В ту пору все эти островки свободомыслия были так зыбки! Порою сами островитяне не замечали, когда и где переступали последнюю грань. При этом я имею в виду не только реакцию сверхдержавы, но и нежданные перемены, которые с ними происходили.

Начинается с нормальной брезгливости, с усталости, с оскорбленного вкуса, с той не подвластной тебе тошноты, которая возникает в давке. Ищешь похожих, таких, как ты, - в конце концов сбивается стайка, чувствующая свою обособленность.

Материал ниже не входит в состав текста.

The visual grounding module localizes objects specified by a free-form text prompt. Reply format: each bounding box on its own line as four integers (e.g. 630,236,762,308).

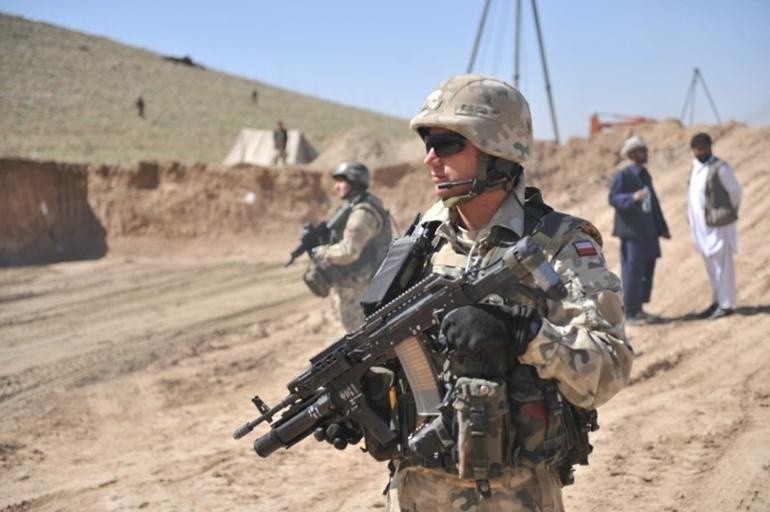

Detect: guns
284,206,351,268
233,237,568,457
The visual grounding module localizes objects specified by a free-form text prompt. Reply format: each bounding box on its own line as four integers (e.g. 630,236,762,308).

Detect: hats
691,134,711,147
620,134,648,157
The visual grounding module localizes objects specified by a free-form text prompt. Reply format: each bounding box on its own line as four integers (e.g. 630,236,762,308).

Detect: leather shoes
629,312,659,324
701,302,732,318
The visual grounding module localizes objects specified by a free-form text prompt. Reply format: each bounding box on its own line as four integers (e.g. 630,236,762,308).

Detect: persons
136,93,145,116
313,75,634,512
271,119,287,165
608,135,672,324
314,159,393,334
687,134,743,319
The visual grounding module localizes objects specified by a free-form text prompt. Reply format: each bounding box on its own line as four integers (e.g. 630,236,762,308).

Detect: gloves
314,421,363,450
441,305,514,352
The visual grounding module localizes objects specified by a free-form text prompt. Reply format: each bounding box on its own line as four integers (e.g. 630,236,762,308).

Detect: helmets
332,160,369,189
409,74,533,166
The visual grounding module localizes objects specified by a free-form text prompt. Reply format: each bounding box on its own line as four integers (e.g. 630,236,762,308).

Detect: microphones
438,178,473,189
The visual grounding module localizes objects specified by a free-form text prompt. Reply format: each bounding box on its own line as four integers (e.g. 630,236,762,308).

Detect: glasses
421,133,466,157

Начинается с ощущения братства, с непременного тоста "чтоб они сдохли", с удовольствия запретной игры. Опасность разве едва угадывается, едва различима, как дальнее облачко. Она лишь придает обаяние собственной дерзости и непокорству.

Но вскоре все переходит в полемику, в непримиримость, в борьбу за лидерство, в подозрительность, в духоту конспирации, появляются первые сикофанты, кто - по дрянности, кто - по слабости духа.

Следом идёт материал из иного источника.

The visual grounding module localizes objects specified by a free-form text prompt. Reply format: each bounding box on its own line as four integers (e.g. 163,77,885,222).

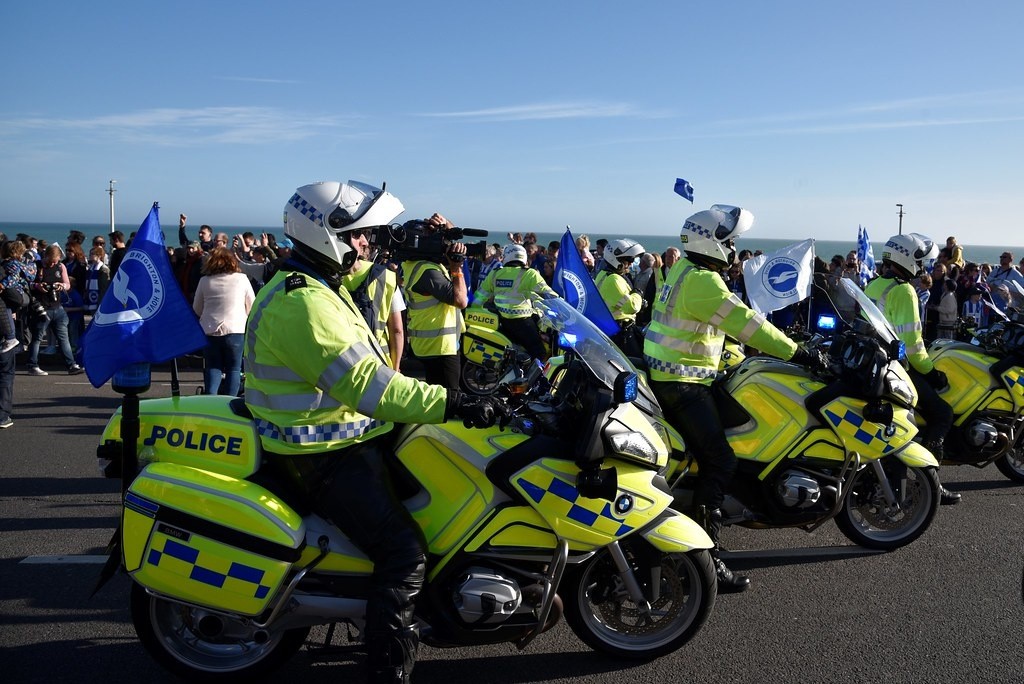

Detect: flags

Кончается взаимной враждой, отчужденностью, сломанными характерами, опустошением закромов, когда-то, казалось, неисчерпаемых. Что оседает на поверхности нам в утешение и назидание? Несколько незаурядных натур, почти незапятнанных репутаций и героических биографий. Всем прочим остается довольствоваться обрывками памяти и мифологией.

Кружок, в котором Модест против воли занял столь заметное место, прошел все положенные ему стадии - до драматического финала. В годы перед афганской войной тканевая несовместимость дряхлых неучей, руливших в Кремле, и темпераментных эрудитов достигла своей предельной точки. Это было взаимное отторжение уже на физиологическом уровне. В прозрачное утро ранней осени Модест обнаружил себя в кабинете, не оставлявшем надежд входящему.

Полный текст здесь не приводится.